## What is expected
Revise the lines starting at the one containing "With respect to" and ending at the one containing "5. the sofa cushion at point (609, 395)" so that "nearer" becomes "closer" and nothing else changes. Return only those lines.

--- start Records ---

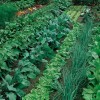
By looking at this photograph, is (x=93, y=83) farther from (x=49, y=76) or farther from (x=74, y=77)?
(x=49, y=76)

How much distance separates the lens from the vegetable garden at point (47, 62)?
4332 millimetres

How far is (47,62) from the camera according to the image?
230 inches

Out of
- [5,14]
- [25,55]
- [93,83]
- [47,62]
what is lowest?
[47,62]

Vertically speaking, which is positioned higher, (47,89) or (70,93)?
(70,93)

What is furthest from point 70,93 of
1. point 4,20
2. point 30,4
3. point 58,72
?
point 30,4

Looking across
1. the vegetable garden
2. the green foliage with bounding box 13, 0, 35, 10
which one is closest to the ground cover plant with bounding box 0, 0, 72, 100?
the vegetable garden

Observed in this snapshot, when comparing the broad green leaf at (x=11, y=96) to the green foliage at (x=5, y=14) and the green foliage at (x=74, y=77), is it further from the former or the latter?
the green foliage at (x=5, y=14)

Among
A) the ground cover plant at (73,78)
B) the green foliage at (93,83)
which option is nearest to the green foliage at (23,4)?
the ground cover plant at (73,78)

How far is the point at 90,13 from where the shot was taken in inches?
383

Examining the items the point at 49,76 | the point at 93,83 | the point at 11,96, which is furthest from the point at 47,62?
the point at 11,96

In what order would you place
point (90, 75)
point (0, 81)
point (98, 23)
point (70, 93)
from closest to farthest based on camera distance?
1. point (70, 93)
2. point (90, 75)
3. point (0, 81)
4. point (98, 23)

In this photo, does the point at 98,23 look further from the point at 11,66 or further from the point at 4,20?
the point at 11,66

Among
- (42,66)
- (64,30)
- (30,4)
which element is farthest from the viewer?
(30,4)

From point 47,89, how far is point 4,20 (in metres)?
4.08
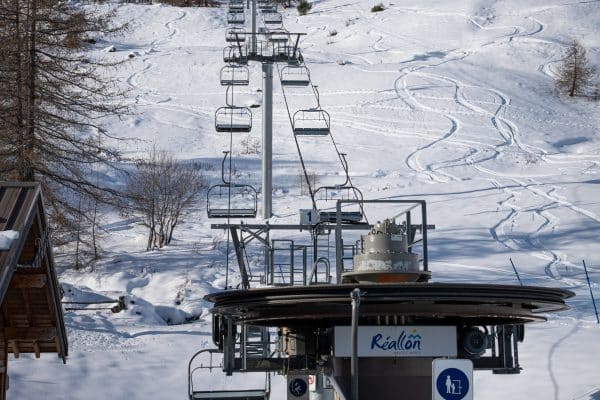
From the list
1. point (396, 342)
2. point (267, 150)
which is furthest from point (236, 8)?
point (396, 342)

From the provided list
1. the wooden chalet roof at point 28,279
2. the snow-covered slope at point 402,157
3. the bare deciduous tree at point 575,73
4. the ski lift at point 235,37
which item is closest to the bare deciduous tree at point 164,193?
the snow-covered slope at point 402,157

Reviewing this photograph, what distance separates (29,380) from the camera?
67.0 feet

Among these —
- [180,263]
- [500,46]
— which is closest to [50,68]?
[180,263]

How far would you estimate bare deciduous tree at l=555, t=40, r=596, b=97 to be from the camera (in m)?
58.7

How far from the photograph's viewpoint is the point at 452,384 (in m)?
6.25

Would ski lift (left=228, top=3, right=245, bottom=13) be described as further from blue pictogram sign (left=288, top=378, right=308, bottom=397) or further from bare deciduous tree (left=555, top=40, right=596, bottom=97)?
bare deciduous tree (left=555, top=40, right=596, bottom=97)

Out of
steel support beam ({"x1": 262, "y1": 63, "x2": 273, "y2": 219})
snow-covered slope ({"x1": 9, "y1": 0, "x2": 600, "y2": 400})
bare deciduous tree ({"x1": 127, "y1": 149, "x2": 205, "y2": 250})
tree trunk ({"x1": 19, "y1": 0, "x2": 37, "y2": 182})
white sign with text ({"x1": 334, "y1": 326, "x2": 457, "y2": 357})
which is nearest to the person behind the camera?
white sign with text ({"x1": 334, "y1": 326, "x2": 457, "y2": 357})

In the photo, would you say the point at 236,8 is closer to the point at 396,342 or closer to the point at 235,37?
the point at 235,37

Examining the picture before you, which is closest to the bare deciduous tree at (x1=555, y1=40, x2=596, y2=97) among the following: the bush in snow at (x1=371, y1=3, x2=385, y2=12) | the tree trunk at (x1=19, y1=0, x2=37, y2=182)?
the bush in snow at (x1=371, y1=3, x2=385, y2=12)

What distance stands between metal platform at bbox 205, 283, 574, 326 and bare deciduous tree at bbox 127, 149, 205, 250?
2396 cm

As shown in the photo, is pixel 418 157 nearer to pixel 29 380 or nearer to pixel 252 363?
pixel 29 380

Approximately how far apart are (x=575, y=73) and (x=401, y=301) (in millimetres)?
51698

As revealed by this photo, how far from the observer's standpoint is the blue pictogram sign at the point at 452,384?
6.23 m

--- end Records ---
--- start Records ---

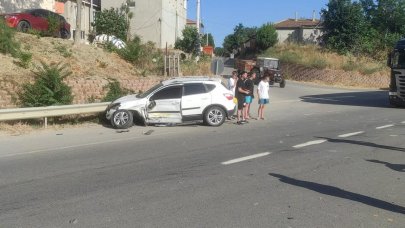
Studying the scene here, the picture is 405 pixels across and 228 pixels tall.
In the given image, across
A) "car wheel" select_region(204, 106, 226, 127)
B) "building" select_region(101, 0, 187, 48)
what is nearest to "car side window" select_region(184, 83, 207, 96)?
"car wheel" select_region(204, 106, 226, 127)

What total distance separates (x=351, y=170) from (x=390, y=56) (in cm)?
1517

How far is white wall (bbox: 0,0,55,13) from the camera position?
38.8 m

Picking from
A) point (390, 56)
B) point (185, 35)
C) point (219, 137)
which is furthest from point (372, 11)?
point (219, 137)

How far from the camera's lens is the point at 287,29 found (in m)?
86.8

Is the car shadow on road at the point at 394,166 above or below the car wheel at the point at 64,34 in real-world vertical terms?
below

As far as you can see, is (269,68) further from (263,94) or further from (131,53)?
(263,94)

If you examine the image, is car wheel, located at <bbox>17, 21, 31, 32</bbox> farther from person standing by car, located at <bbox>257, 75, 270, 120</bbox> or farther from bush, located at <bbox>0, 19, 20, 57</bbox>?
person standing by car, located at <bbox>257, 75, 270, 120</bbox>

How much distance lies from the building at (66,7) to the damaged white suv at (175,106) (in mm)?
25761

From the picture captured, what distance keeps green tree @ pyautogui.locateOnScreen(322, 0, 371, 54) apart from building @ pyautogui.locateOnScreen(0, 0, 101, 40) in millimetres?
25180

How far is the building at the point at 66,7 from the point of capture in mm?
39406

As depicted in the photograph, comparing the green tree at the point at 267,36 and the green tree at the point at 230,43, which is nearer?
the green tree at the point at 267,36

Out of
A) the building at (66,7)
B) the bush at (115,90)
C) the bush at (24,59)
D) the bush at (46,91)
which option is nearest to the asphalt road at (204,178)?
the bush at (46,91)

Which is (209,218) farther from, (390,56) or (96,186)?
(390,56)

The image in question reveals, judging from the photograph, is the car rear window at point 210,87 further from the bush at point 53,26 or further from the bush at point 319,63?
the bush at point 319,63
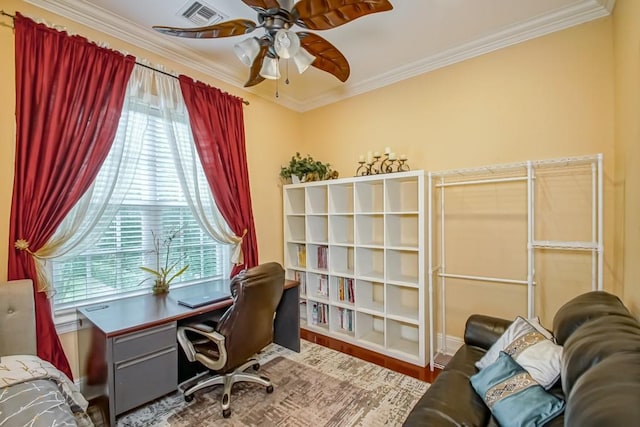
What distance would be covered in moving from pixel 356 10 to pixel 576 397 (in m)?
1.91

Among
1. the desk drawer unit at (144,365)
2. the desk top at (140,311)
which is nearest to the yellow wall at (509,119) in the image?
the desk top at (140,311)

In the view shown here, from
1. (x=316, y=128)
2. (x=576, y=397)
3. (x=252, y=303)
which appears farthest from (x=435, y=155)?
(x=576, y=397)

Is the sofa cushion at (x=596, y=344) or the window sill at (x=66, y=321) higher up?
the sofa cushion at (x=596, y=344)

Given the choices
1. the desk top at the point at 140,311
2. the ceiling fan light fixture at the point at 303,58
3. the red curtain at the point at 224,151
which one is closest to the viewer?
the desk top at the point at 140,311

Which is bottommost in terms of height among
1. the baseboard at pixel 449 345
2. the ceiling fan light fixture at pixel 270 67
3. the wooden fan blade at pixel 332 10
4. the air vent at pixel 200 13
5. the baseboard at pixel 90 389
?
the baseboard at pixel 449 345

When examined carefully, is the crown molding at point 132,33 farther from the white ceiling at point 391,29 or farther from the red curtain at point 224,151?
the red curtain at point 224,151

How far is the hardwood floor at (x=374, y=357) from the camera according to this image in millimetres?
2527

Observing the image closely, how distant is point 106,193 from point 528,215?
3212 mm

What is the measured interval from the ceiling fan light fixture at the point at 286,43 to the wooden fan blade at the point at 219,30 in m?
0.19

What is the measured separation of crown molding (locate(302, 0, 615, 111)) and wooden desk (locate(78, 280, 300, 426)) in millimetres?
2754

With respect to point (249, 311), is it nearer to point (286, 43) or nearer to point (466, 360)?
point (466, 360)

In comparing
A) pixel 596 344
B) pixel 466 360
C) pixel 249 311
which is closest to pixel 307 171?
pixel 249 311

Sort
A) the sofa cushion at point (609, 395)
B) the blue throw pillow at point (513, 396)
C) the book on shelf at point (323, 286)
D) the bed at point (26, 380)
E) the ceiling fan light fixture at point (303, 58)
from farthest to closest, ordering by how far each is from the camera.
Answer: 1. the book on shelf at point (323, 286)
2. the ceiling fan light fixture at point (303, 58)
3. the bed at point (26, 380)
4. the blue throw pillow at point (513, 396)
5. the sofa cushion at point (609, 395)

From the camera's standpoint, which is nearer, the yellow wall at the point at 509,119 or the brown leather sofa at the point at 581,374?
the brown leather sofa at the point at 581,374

--- end Records ---

## Answer for the task
With respect to point (249, 311), is it closer to point (286, 43) or closer to point (466, 360)?
point (466, 360)

In comparing
A) pixel 596 344
B) pixel 466 360
C) pixel 249 311
which is closest to pixel 307 171?
pixel 249 311

Sort
A) the sofa cushion at point (609, 395)
B) the blue throw pillow at point (513, 396)
C) the book on shelf at point (323, 286)
D) the bed at point (26, 380)
E) the ceiling fan light fixture at point (303, 58)
from farthest to closest, ordering by how far each is from the camera.
Answer: 1. the book on shelf at point (323, 286)
2. the ceiling fan light fixture at point (303, 58)
3. the bed at point (26, 380)
4. the blue throw pillow at point (513, 396)
5. the sofa cushion at point (609, 395)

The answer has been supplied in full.